Q. The recipes you include in the book leave a lot of scope for experimentation. How often do you get to experiment in the kitchen?
A. That was the basic idea — I wanted the reader to feel “Hey, this is easy” or may be say “Hmm, may be I can add a dash of rose water to this salad dressing — worth trying”. I do experiment all the time. For me, almost every evening after work begins with standing before the fridge and figuring out what kind of salad can go on the table in the next 10 minutes or what kind of marinade do I use for chicken for next day’s dinner.
Q. Have you been a foodie yourself? What memories do you have of food when you were growing up?
A. I used to sit on the window sill in the kitchen and watch my elder sister cook when I was a kid. I’ve grown up on food observation classes.
I am a foodie in the sense of wanting to eat food that keeps its basic flavours — where you can taste every ingredient, fill the mouth with its textures and not have it cloaked in fat or too many spices.
Q. How difficult it is to rustle up something to suit the different tastebuds (of different generations) at home? It must be tough to achieve consensus on a specific cuisine?
A. Yes, it’s tough. Consensus on cuisine is not difficult as much as getting everyone to eat veggies is. But we manage by making sure that there is at least one dish which everyone will like. You can’t go wrong with roast chicken or sukhi urad daal which tastes piquant like chaat.
Q. What are your own perennial favourite cuisines?

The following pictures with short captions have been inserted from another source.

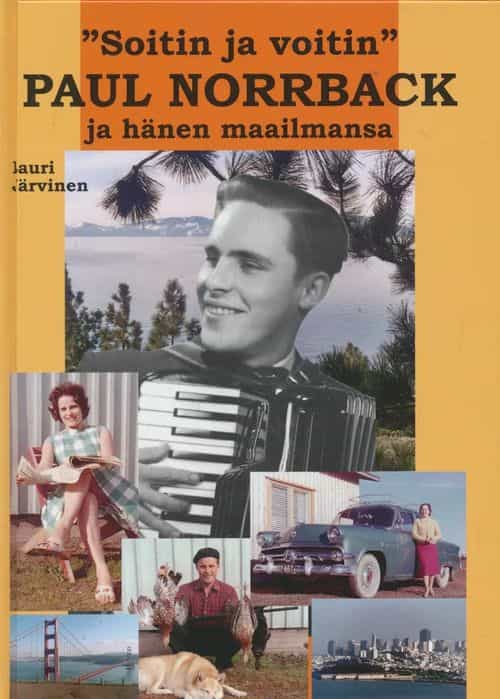"Soitin ja voitin" Paul Norrback ja hänen maailmansa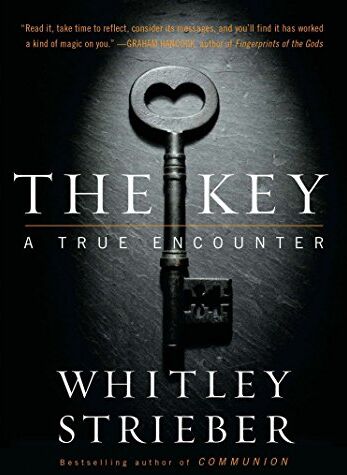 Whitley Strieber - The Key: A True Encounter - Preis vom 09.10.2026 07:28:09 h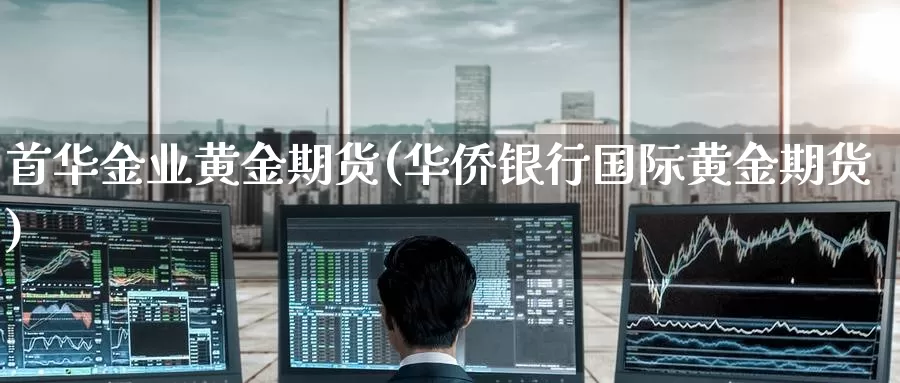 首华金业黄金期货(华侨银行国际黄金期货)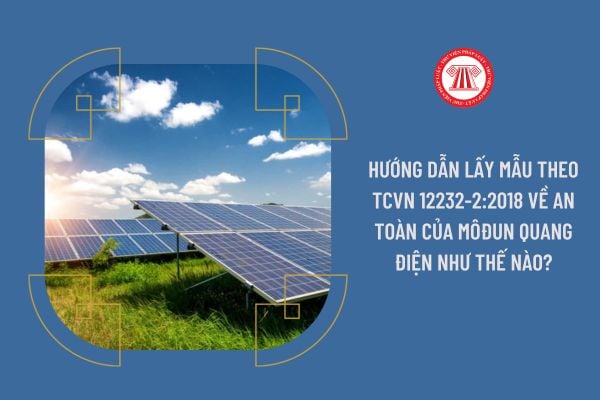 Hướng dẫn lấy mẫu theo TCVN 12232-2:2018 về An toàn của môđun quang điện như thế nào?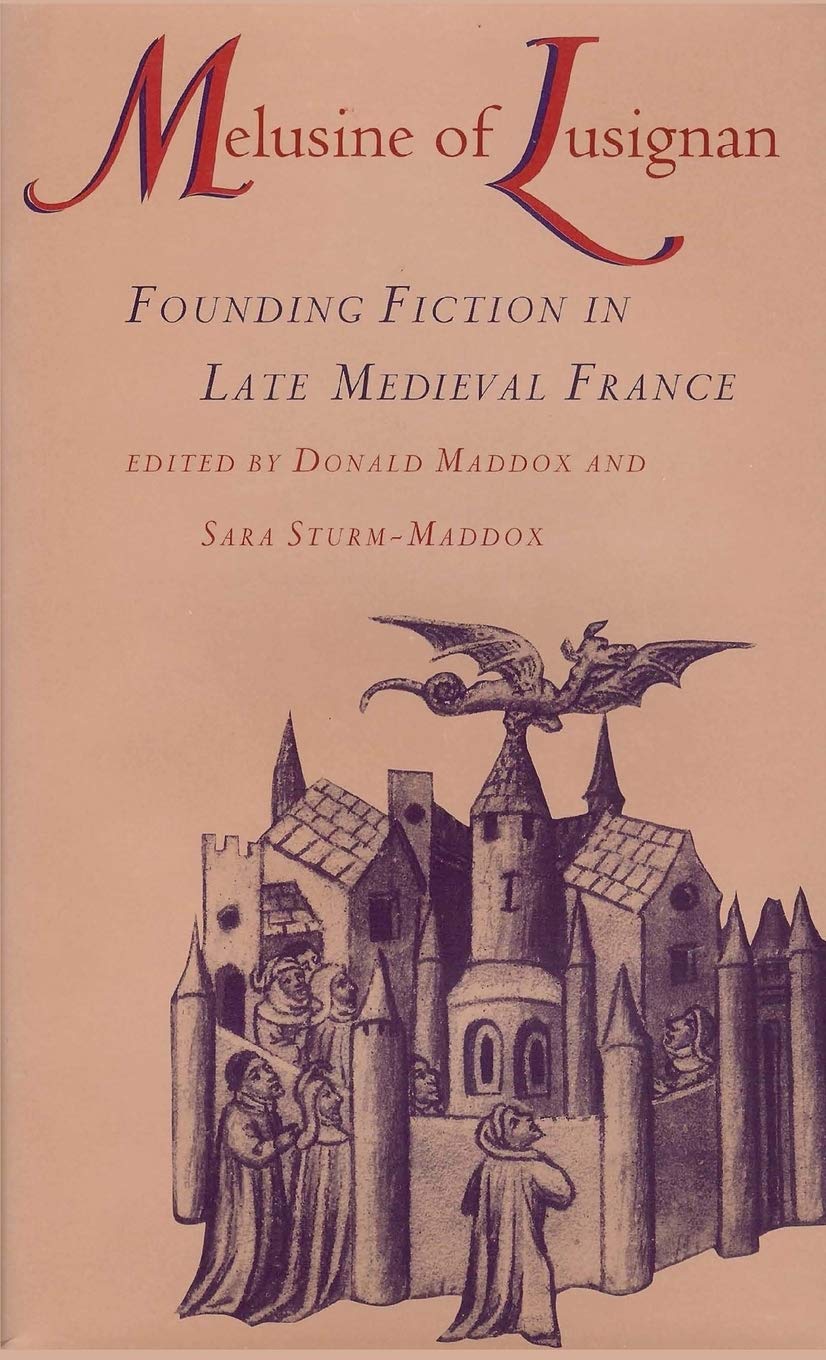 Melusine Of Lusignan: Founding Fiction In Late Medieval France,Used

A. Thai and Japanese. But, at the end of the day, I am a very moong ki daal and chawal person.
Q. Some of your favourite writers on food?
A. Ruth Reichl, Peter Mayle, Rob Walsh — I think they all are amazing.
Q. Do you think the space for culinary writing in India has evolved over the years?
A. It’s been varied and slow — there is so much that can be done to fill this space. Indian food itself has a vast, unending reservoir waiting to be explored — we’ve only just begun.
Q. What are you currently working on?
A. Toying with a couple of ideas. Research is on.